Cost Insurance and freight CIF


Maritime and Inland Waterway transport only

Cost Insurance Freight

Here the Seller is liable for every cost up to the port of destination. In other words, the Seller has to pay for pre-carriage transport costs, Terminal Handling charges (depending on liner terms), main transport costs and insurance costs.

However, the transfer of risks (loss and damage) occurs as soon as the goods are on board the vessel at the port of shipment (departure).

Moreover, the Seller is required to purchase cargo insurance with a minimum cover (Clause C of the Institute Cargo Clauses LMA/ IUA), from an insurance company of good reputation. Note that the buyer should be entitled to make a claim directly.

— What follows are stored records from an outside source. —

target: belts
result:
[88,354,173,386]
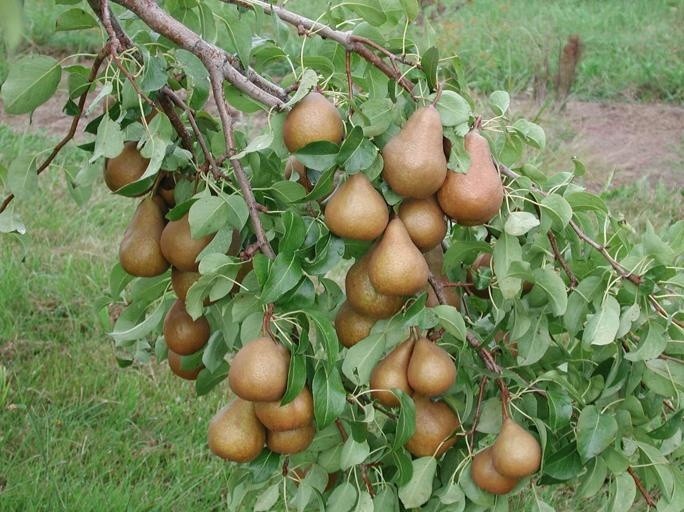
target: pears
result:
[106,89,541,495]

Any additional coverage requested by the buyer (riots, strikes, war etc.) is at his own expense.

The selected insurance must cover 110% of the value declared within the sales contract and must be denominated in the same currency.

In addition, the Seller is liable for the export custom clearance formalities (export licence for instance).

Moreover, any pre-shipment inspection required by law in the seller’s country, is at the seller’s expense.

The Seller must assist the Buyer for obtaining documents that might be required for the importation.

Note that the related costs engendered by such assistance are at the expense of the buyer.

Furthermore, the Seller has the obligation to provide the transport documents needed by the buyer for claiming the goods from the carrier in the port of destination.

Overall, the buyer is liable for import custom clearance (Taxes, duties, VAT), terminal handling costs at the port of arrival (depending on liner terms) and post-routing transport costs.

Usual Documents required:

  • Commercial Invoice
  • Documents as agreed in the contract
  • Insurance Policy (where the buyer should be entitled to claim)
  • Transport documents:
    1. Dated in line with agreed period for shipment
    2. Clean Bill of lading with the mention “freight prepaid” and full set of originals when issued in negotiable form


Make sure that both, the port of departure (transfer of risk from seller to buyer) and the exact point in the port of arrival are precisely specified (paid by the seller).

When should I use the Cost Insurance and Freight (CIF) Incoterms rule?

This Incoterm is recommended when the seller trades produces and raw materials (such as commodities for instance) and where he has an easy access to bulk cargo (dry or liquid)

However for containerised goods, usually handed over to the carrier before the loading aboard the vessel, CIF is not fit for purpose and Carriage insurance paid to (CIP) rule should be considered instead.